2. Saya mewarisi bentuk institusi kepresidenan yang sangat berkuasa dalam lingkungan dan budaya
feodal. Hal ini harus segera saya akhiri, tanpa memberi kesan yang dapat disimpulkan sebagai
"penguasa" yang lemah dan takut;

3. Tahanan politik harus segera dilepaskan dan tidak boleh lagi terjadi bahwa orang yang bertentangan
dengan pendapat atau rencana Presiden, harus dimasukkan ke dalam penjara, kecuali mereka yang
terbukti telah melaksanakan tindakan criminal;

4.Kebebasan berbicara, kebebasan mengeluarkan pendapat, kebebasan pers, dan kebebasan unjuk rasa
harus segera dilaksanakan;

5.Saya menyadari dan dapat mengerti, jikalau yang pernah dirugikan dalam masa Orde Baru menilai
negatif, bahkan bersikap anti kepada saya karena kedudukan dan kedekatan saya dengan kekuasaan
selama hampir 25 tahun lamanya, serta menganggap saya ikut bertanggung jawab atas terjadinya
multikrisis yang dihadapi. Oleh karena itu, sikap saya dalam menghadapi semua persoalan harus arif dan
toleran demi persatuan dan kesatuan dua ratus juta lebih penduduk Indonesia.

6.DPR dan MPR harus diberi legitimasi yang kuat berdasarkan pemilu yang demokratis. Dan kesempatan
terbuka untuk mendirikan partai politik apa saja, diperbolehkan asal tidak melanggar UUD 45 dan
Ketetapan MPR. Untuk itu saya harus berkonsultasi dengan MPR.

7.Sidang Istimewa MPR harus segera diselenggarakan dalam waktu sesingkat- singkatnya untuk
memberi dasar hukum bagi reformasi dan pemilu yang dibutuhkan. Hanya dengan demikian, suatu
revolusi dan khaos, yang bisa memecah belah Negara Kesatuan Republik Indonesia, dapat dicegah.

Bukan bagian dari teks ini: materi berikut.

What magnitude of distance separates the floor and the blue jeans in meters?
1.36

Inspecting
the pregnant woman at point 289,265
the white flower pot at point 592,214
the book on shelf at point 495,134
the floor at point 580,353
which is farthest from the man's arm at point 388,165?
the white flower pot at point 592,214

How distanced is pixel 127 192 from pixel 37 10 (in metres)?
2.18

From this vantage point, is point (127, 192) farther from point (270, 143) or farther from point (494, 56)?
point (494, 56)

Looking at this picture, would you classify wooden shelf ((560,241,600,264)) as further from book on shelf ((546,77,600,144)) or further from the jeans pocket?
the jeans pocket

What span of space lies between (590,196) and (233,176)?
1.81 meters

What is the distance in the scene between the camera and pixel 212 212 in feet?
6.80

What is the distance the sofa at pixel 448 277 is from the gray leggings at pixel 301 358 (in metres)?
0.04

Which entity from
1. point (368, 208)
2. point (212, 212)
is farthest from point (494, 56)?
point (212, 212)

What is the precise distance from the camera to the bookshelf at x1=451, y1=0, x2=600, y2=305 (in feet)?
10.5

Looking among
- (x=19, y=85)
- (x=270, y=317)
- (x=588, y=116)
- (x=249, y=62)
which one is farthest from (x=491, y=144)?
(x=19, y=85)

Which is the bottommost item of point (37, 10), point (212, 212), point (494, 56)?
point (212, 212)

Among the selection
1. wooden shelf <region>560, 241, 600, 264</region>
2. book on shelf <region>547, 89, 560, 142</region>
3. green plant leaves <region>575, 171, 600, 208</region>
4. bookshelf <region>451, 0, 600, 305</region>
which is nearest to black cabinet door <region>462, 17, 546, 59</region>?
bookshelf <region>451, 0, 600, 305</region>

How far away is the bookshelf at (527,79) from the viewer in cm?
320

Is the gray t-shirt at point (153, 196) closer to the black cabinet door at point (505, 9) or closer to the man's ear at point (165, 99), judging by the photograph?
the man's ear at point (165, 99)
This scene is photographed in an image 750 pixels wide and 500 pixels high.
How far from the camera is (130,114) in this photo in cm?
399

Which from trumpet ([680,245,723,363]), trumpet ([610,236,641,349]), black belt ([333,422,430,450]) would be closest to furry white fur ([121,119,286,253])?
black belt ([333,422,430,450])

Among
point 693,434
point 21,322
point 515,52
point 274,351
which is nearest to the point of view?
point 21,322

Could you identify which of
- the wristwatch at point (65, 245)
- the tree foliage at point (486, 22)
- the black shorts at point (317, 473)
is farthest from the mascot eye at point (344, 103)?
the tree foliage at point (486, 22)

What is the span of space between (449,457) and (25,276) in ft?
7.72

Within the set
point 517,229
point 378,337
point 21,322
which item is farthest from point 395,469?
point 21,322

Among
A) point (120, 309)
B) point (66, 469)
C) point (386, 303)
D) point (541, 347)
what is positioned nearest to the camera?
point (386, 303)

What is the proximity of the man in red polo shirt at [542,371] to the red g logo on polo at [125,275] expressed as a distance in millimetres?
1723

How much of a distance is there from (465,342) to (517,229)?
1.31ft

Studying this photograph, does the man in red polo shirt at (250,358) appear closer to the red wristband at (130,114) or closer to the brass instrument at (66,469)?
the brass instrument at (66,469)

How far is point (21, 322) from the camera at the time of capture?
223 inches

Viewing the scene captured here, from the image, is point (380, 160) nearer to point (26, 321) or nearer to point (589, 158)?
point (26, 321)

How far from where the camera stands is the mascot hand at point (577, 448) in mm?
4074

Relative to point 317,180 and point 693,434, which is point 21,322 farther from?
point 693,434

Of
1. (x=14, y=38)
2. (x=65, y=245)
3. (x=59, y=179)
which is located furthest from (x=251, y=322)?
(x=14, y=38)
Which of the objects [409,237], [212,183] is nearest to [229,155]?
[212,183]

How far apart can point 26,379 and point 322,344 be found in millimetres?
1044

BJ Habibie adalah seorang insinyur konstruksi pesawat terbang dan doktor teknologi tinggi. Pikiran
tenaga dan waktunya, seharusnya bisa tercurah penuh di bidang teknologi. Akan tetapi pada
perjalanannya BJ Habibie harus membaginya pada bidang yang benar-benar baru baginya, yaitu dunia
politik. BJ Habibie yang brilian dibidang teknologi, "diseret" untuk belajar politik mulai dari Nol, seperti
layaknya anak TK yang baru masuk sekolah. Ini terjadi ketika BJ Habibie diangkat menjadi wakil presiden
pada tahun 1997 dan menggantikan Presiden Soeharto karena mengundurkan diri pada 21 Mei 1998.
Kepemimpinan BJ Habibie ketika menjabat menjadi presiden berada pada masa transisi, masa reformasi.
Dimana masyarakat meminta begitu banyak kebebasan Mencermati pada hal-hal diatas, maka penulis
merasa tertarik meneliti tentang "Gaya Kepemimpinan BJ Habibie sebagai Presiden Tahun 1998-1999,"

1.2 Rumusan Masalah

Masalah yang diangkat sebagai isu pokok permasalahan cenderung berada dalam ruang lingkup yang
luas dan mendalam. Dari Latar belakang diatas, maka penulis mencoba membuat suatu perumusan
masalah sebagai berikut:

1.Bagaimanakah kepemimpinan BJ Habibie sebagai Presiden RI ke-3?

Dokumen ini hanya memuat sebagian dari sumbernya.